**To be done:**
Report, in full, each line below that contains the word "railway".

**Information supplied:**
* * * * * * *

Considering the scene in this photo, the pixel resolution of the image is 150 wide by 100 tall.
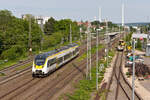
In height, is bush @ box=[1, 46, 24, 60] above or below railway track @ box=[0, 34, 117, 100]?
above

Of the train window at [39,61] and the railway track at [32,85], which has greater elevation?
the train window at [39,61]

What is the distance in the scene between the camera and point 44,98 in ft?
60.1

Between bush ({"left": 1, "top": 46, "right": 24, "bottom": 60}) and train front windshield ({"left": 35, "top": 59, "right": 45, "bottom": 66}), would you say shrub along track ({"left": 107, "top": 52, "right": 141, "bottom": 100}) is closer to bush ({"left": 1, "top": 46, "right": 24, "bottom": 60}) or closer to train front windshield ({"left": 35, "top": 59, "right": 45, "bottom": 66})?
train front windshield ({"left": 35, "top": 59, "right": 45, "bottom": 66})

* * * * * * *

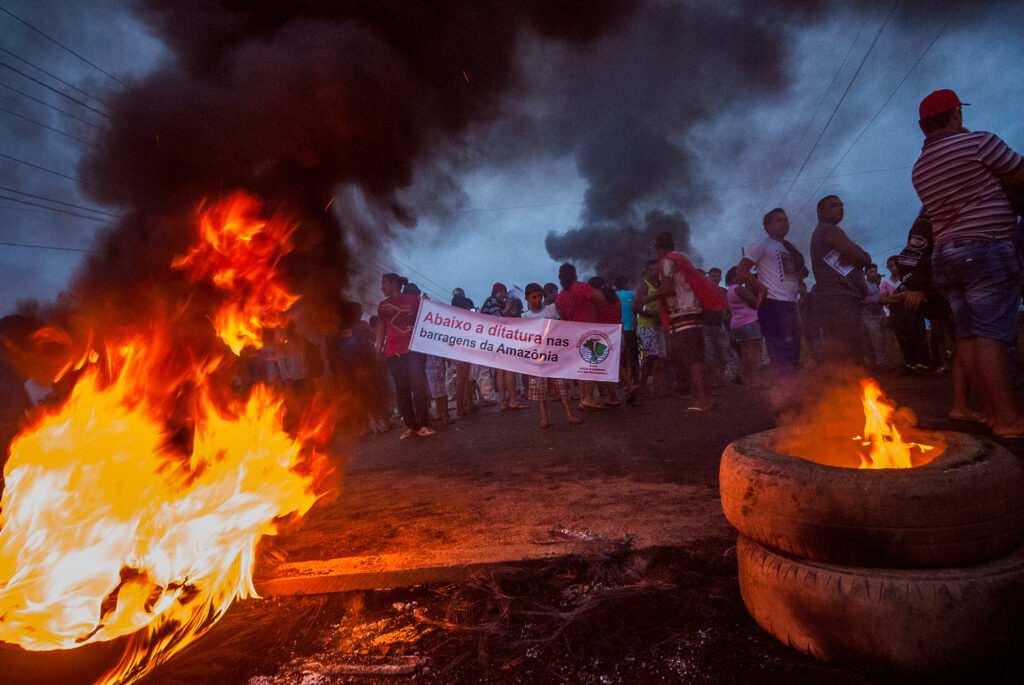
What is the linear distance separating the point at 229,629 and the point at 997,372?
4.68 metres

* * * * * * *

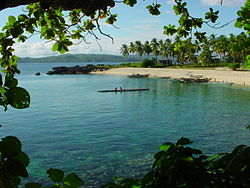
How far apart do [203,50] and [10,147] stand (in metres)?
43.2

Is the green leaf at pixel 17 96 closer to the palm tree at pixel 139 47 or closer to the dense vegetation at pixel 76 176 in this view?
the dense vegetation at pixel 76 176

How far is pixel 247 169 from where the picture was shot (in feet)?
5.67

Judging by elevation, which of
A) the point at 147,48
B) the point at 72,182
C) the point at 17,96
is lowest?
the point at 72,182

* * * * * * *

**Answer below:**
In height, is bush @ box=[1, 46, 24, 60] above or below railway track @ box=[0, 34, 117, 100]?
Of the train window at [39,61] and the railway track at [32,85], which has greater elevation?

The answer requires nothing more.